Reading passage:
Saturday, January 31, 2015

Stumps. Railroad Tracks





  • As of three o'clock EST yesterday afternoon I had never heard or heard of Derek Bailey, but then Kurt played three hours and Mr Alaram and Shahar sent me these youtubes.
  • Mr Alaram also recommended this album and I'm now happily out $10. 
  • First, I like, lots. 
  • Second, I want to bump yesterday's post from the top, thanks to everyone for the Kind words.
  • There is far more music I've never heard than music I've heard, I've only two ears, one brain, so much time. Please turn me on to what I'm missing you think I should know.
  • Similarly, tomorrow is Blogroll Amnesty Day. Please turn me on to blogs I'm missing you think I should know. Not that I can add them to blogrolls, my motherfucking free blogging platform's blogroll function here is fucked still.
  • Trigger warming.
  • Fashion Week.
  • Tortured debate. I'd add: torture exists as crowd control - it's not what you'd say under torture, it's that you can be tortured and the choices you make under that threat that matters.
  • Live-blogging the death of a blog.

Data segment:
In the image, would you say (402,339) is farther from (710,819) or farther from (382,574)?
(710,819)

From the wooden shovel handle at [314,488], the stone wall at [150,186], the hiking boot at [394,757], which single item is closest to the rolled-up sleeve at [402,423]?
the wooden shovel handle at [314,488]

Given instruction:
Could you copy the blog post dated January 31, 2015, in full and word for word? You can skip the lines above; nothing here depends on them.

Problem solution:
Saturday, January 31, 2015

Stumps. Railroad Tracks





  • As of three o'clock EST yesterday afternoon I had never heard or heard of Derek Bailey, but then Kurt played three hours and Mr Alaram and Shahar sent me these youtubes.
  • Mr Alaram also recommended this album and I'm now happily out $10. 
  • First, I like, lots. 
  • Second, I want to bump yesterday's post from the top, thanks to everyone for the Kind words.
  • There is far more music I've never heard than music I've heard, I've only two ears, one brain, so much time. Please turn me on to what I'm missing you think I should know.
  • Similarly, tomorrow is Blogroll Amnesty Day. Please turn me on to blogs I'm missing you think I should know. Not that I can add them to blogrolls, my motherfucking free blogging platform's blogroll function here is fucked still.
  • Trigger warming.
  • Fashion Week.
  • Tortured debate. I'd add: torture exists as crowd control - it's not what you'd say under torture, it's that you can be tortured and the choices you make under that threat that matters.
  • Live-blogging the death of a blog.